■ **Task instructions**: Write out the whole listing word for word.

■ **Data section**:

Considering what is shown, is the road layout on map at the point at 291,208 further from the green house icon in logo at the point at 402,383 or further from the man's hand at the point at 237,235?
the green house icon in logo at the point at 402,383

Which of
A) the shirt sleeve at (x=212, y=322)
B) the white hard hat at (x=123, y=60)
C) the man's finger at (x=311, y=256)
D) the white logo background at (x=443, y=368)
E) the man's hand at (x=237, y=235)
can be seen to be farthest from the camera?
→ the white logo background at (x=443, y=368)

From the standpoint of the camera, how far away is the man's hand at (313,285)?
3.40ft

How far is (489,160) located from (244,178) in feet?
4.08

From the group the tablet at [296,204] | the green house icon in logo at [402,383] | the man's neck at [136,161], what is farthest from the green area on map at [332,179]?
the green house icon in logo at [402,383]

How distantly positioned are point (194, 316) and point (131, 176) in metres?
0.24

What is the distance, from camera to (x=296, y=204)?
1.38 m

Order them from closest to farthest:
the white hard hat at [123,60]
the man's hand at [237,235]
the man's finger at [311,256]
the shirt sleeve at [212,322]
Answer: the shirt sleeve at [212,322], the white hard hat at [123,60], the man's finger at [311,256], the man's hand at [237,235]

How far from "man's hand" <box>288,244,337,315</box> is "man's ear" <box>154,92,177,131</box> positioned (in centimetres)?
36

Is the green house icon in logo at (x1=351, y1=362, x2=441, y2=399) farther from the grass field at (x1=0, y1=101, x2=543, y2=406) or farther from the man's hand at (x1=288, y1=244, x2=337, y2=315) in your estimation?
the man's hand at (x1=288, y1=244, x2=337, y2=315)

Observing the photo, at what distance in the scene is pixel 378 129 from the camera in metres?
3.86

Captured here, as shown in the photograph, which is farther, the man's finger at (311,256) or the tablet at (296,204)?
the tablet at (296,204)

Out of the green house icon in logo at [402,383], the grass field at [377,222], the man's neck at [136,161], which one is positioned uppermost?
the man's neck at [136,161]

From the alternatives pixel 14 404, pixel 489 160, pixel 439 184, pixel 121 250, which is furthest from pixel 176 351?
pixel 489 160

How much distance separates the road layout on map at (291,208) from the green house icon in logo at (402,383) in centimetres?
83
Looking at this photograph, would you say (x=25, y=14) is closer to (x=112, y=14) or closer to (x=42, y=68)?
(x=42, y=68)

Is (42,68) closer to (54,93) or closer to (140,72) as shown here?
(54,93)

■ **Final answer**:
Considering what is shown, is the road layout on map at the point at 291,208 further from the green house icon in logo at the point at 402,383 or further from the man's hand at the point at 237,235?
the green house icon in logo at the point at 402,383

Which of
A) the shirt sleeve at (x=212, y=322)
B) the white hard hat at (x=123, y=60)
C) the man's finger at (x=311, y=256)
D) the white logo background at (x=443, y=368)
E) the man's hand at (x=237, y=235)
can be seen to be farthest from the camera?
→ the white logo background at (x=443, y=368)

From the standpoint of the camera, how far away is the man's hand at (313,285)?
3.40ft

How far is (489,160) located from (244,178) in feet?
4.08

From the group the tablet at [296,204] | the green house icon in logo at [402,383] | the man's neck at [136,161], what is farthest from the green area on map at [332,179]?
the green house icon in logo at [402,383]

How distantly positioned are point (194, 316) and point (131, 176) in metres?
0.24

What is the distance, from camera to (x=296, y=204)?
1.38 m

Order them from closest to farthest:
the white hard hat at [123,60]
the man's hand at [237,235]
the man's finger at [311,256]
the shirt sleeve at [212,322]
Answer: the shirt sleeve at [212,322], the white hard hat at [123,60], the man's finger at [311,256], the man's hand at [237,235]

How far from "man's hand" <box>288,244,337,315</box> is "man's ear" <box>154,92,177,131</box> positioned (in centimetres)?
36

Is the green house icon in logo at (x1=351, y1=362, x2=441, y2=399) farther from the grass field at (x1=0, y1=101, x2=543, y2=406) or farther from the man's hand at (x1=288, y1=244, x2=337, y2=315) in your estimation?
the man's hand at (x1=288, y1=244, x2=337, y2=315)

Observing the photo, at what distance in the scene is pixel 378 129 from the camera in metres?
3.86

Captured here, as shown in the photograph, which is farther, the man's finger at (311,256) or the tablet at (296,204)?
the tablet at (296,204)

Out of the green house icon in logo at [402,383], the grass field at [377,222], the man's neck at [136,161], which one is positioned uppermost?
the man's neck at [136,161]

From the alternatives pixel 14 404, pixel 489 160, pixel 439 184, pixel 121 250, which is furthest from pixel 176 351?
pixel 489 160

How much distance separates the road layout on map at (291,208) from the green house icon in logo at (402,383) in centimetres?
83
Looking at this photograph, would you say (x=25, y=14) is closer to (x=112, y=14) or closer to (x=42, y=68)?
(x=42, y=68)

Is (42,68) closer to (54,93) or closer to (140,72) as shown here?
(54,93)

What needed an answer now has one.